財務面で安心できるからこそ、事業そのものに全力を注ぐことができます。
これは、良く聞く話です。
では、この「財務」とは何のことなのでしょうか。
これに限らず、なんとなくわかった気になる単語がありますが、人それぞれ、思っていることが違っていることも多々あります。
「財務」と同じように、「戦略」という言葉も、よく使われますが、人によって、その内容が違うこともあります。
ここで使う「財務」は、B/S,P/L,C/Fの内容です。
B/SはBalance Sheetで貸借対照表、P/LはProfit & Loss Statementで損益計算書、C/FはCash Flow Statementでキャッシュフロー計算書です。
私が会計を習った時代は、まず、B/S。次にP/Lを習いました。C/Fは習わなかったように思います。
B/Sは、企業の資金はどのように調達し、それをどのように運用しているかということ。貸しビルでいえば、自己資金は2億、借入は3億の資金を用意し、3億の土地に2億の事務所を建てたというようなことです。その後、ビル経営をすることで、建物簿価が減って現金が増えるなど、変化します。これをある特定の日(たとえば、2015年3月31日)時点で、どのようになっているかを表します。

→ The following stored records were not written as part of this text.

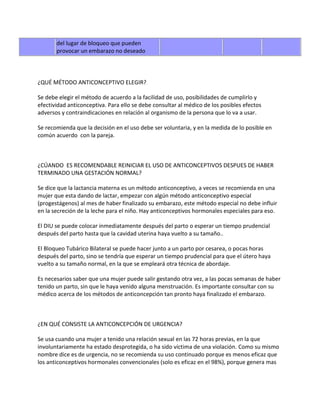 del lugar de bloqueo que pueden
       provocar un embarazo no deseado




¿QUÉ MÉTODO ANTICONCEPTIVO ELEGIR?

Se debe elegir el método de acuerdo a la facilidad de uso, posibilidades de cumplirlo y
efectividad anticonceptiva. Para ello se debe consultar al médico de los posibles efectos
adversos y contraindicaciones en relación al organismo de la persona que lo va a usar.

Se recomienda que la decisión en el uso debe ser voluntaria, y en la medida de lo posible en
común acuerdo con la pareja.



¿CÚANDO ES RECOMENDABLE REINICIAR EL USO DE ANTICONCEPTIVOS DESPUES DE HABER
TERMINADO UNA GESTACIÓN NORMAL?

Se dice que la lactancia materna es un método anticonceptivo, a veces se recomienda en una
mujer que esta dando de lactar, empezar con algún método anticonceptivo especial
(progestágenos) al mes de haber finalizado su embarazo, este método especial no debe influir
en la secreción de la leche para el niño. Hay anticonceptivos hormonales especiales para eso.

El DIU se puede colocar inmediatamente después del parto o esperar un tiempo prudencial
después del parto hasta que la cavidad uterina haya vuelto a su tamaño..

El Bloqueo Tubárico Bilateral se puede hacer junto a un parto por cesarea, o pocas horas
después del parto, sino se tendría que esperar un tiempo prudencial para que el útero haya
vuelto a su tamaño normal, en la que se empleará otra técnica de abordaje.

Es necesarios saber que una mujer puede salir gestando otra vez, a las pocas semanas de haber
tenido un parto, sin que le haya venido alguna menstruación. Es importante consultar con su
médico acerca de los métodos de anticoncepción tan pronto haya finalizado el embarazo.



¿EN QUÉ CONSISTE LA ANTICONCEPCIÓN DE URGENCIA?

Se usa cuando una mujer a tenido una relación sexual en las 72 horas previas, en la que
involuntariamente ha estado desprotegida, o ha sido víctima de una violación. Como su mismo
nombre dice es de urgencia, no se recomienda su uso continuado porque es menos eficaz que
los anticonceptivos hormonales convencionales (solo es eficaz en el 98%), porque genera mas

P/Lは、ある期間(たとえば1年間)の活動の結果を表します。売上1億円、そのための費用7千万円、利益3千万円であったということ。費用には、過去に投資した資金を、計算上、各年に配賦する減価償却費があります。これは、投資した年度だけで費用と考えると、年度間の比較がしづらいからです。たとえば、建物が収益を生むのは建築後の長期間ですので、投資した建築費は、収益を生む期間に分けましょうということです。

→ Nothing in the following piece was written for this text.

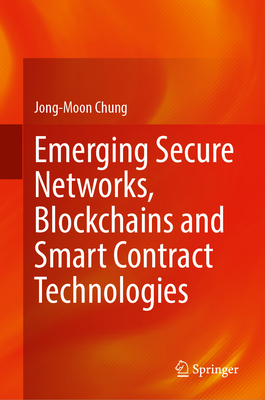 Emerging Secure Networks, Blockchains and Smart Contract Technologies - Chung, Jong-Moon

C/Fは、ある期間に、現金がどのように動いたかを表します。
黒字でも現金が不足することがあります。たとえば、売掛金が多いと、売上があがって利益がでても、手許現金がないことがあります。
一方、赤字でも、手元に現金があれば、事業は継続できます。
通常、これらは、決算書のように過去のデータを見ます。
しかし、商売で大切なことは、過去ではなく、これからのことです。
特に、貸ビル経営では、改修工事などの多額の投資が必要になる時期があります。現金が必要になる時期があります。
建物のリニューアルが必要な時期に現金があるかも確認できます。
この3つで、私が重視する順番は、昔、習ったのとは逆で、C/F,P/L,B/Sです。
少なくとも、お持ちのビルの将来のC/F,P/Lを予測してはいかがでしょうか。